— Start of Information shown —

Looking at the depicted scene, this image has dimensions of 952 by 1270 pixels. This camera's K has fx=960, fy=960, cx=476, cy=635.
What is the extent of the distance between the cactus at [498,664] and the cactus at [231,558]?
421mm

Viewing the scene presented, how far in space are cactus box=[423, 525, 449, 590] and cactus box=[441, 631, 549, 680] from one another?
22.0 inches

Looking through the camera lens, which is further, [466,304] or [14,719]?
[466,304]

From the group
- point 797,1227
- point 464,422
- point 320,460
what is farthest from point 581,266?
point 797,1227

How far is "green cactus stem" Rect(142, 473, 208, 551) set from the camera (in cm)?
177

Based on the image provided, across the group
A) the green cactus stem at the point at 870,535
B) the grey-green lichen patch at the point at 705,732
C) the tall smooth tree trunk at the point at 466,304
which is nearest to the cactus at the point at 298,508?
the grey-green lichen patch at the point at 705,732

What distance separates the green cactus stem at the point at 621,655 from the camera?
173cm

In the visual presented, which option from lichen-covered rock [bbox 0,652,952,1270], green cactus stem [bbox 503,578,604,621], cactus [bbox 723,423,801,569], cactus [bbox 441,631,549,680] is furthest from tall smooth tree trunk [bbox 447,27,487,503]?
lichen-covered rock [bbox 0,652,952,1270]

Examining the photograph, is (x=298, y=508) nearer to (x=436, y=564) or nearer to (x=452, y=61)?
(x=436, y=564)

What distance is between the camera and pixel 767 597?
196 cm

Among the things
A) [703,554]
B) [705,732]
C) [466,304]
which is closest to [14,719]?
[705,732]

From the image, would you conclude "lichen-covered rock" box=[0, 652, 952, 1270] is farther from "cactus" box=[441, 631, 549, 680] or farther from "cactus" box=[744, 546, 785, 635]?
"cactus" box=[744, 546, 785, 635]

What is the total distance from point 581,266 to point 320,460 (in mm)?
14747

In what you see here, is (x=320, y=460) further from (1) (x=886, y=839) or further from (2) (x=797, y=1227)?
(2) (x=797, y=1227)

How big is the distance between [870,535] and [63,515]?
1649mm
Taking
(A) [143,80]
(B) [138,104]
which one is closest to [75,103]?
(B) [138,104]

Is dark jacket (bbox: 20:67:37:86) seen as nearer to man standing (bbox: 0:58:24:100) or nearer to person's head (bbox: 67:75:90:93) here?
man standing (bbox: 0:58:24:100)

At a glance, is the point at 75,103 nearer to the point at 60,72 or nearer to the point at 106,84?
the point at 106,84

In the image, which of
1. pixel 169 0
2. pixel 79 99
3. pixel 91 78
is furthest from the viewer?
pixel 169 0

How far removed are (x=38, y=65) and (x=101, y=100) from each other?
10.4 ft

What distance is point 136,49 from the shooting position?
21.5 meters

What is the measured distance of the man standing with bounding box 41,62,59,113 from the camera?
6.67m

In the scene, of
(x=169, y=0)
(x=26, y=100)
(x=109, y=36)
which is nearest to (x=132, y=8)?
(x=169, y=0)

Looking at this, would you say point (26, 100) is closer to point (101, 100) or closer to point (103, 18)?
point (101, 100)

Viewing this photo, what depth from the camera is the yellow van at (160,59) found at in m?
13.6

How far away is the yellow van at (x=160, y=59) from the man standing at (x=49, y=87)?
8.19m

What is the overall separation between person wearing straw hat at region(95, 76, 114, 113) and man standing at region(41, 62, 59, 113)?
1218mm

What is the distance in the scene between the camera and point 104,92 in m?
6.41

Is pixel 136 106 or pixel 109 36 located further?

— End of Information shown —

_Objective_
Please copy all the items above word for word, with no changes.

_Problem solution_
Looking at the depicted scene, this image has dimensions of 952 by 1270 pixels. This camera's K has fx=960, fy=960, cx=476, cy=635.
What is the extent of the distance between the cactus at [498,664] and the cactus at [231,558]?
421mm

Viewing the scene presented, how far in space are cactus box=[423, 525, 449, 590] and cactus box=[441, 631, 549, 680] from one another?
22.0 inches

Looking through the camera lens, which is further, [466,304] or [14,719]?
[466,304]

From the group
- point 797,1227
- point 464,422
- point 320,460
what is farthest from point 581,266?
point 797,1227

How far is "green cactus stem" Rect(142, 473, 208, 551) set from the camera (in cm)?
177

Based on the image provided, across the group
A) the green cactus stem at the point at 870,535
B) the grey-green lichen patch at the point at 705,732
C) the tall smooth tree trunk at the point at 466,304
which is nearest to the cactus at the point at 298,508?
the grey-green lichen patch at the point at 705,732

What distance separates the green cactus stem at the point at 621,655 from the camera?
173cm

In the visual presented, which option from lichen-covered rock [bbox 0,652,952,1270], green cactus stem [bbox 503,578,604,621], cactus [bbox 723,423,801,569], cactus [bbox 441,631,549,680] is furthest from tall smooth tree trunk [bbox 447,27,487,503]?
lichen-covered rock [bbox 0,652,952,1270]

Examining the photograph, is (x=298, y=508) nearer to (x=436, y=564) or nearer to (x=452, y=61)?
(x=436, y=564)

What distance is between the camera and pixel 767 597?
196 cm

Among the things
A) [703,554]
B) [705,732]
C) [466,304]
which is closest to [14,719]?
[705,732]

From the image, would you conclude "lichen-covered rock" box=[0, 652, 952, 1270] is farther from "cactus" box=[441, 631, 549, 680] or farther from "cactus" box=[744, 546, 785, 635]?
"cactus" box=[744, 546, 785, 635]

What is the total distance from point 581,266 to point 320,460 (in mm)?
14747

In what you see here, is (x=320, y=460) further from (1) (x=886, y=839) or further from (2) (x=797, y=1227)?
(2) (x=797, y=1227)

How big is the distance between [870,535] and [63,515]?
1649mm
Taking
(A) [143,80]
(B) [138,104]
which one is closest to [75,103]?
(B) [138,104]

Is dark jacket (bbox: 20:67:37:86) seen as nearer to man standing (bbox: 0:58:24:100) or nearer to person's head (bbox: 67:75:90:93) here?
man standing (bbox: 0:58:24:100)

At a glance, is the point at 75,103 nearer to the point at 60,72 or nearer to the point at 106,84?
the point at 106,84

In the image, which of
1. pixel 169 0
2. pixel 79 99
3. pixel 91 78
is furthest from the viewer?
pixel 169 0

How far removed are (x=38, y=65) and (x=101, y=100) from each other?
10.4 ft

What distance is point 136,49 from the shooting position?
21.5 meters

What is the measured distance of the man standing with bounding box 41,62,59,113 from the camera?
6.67m

In the scene, of
(x=169, y=0)
(x=26, y=100)
(x=109, y=36)
which is nearest to (x=132, y=8)?
(x=169, y=0)

Looking at this, would you say point (26, 100) is closer to point (101, 100) or closer to point (103, 18)?
point (101, 100)

Viewing this photo, what depth from the camera is the yellow van at (160,59) found at in m?
13.6

How far away is the yellow van at (x=160, y=59) from the man standing at (x=49, y=87)?
8.19m

What is the overall separation between person wearing straw hat at region(95, 76, 114, 113) and man standing at region(41, 62, 59, 113)?
1218mm

What is the distance in the scene between the camera and point 104,92 in m?
6.41

Is pixel 136 106 or pixel 109 36 located further?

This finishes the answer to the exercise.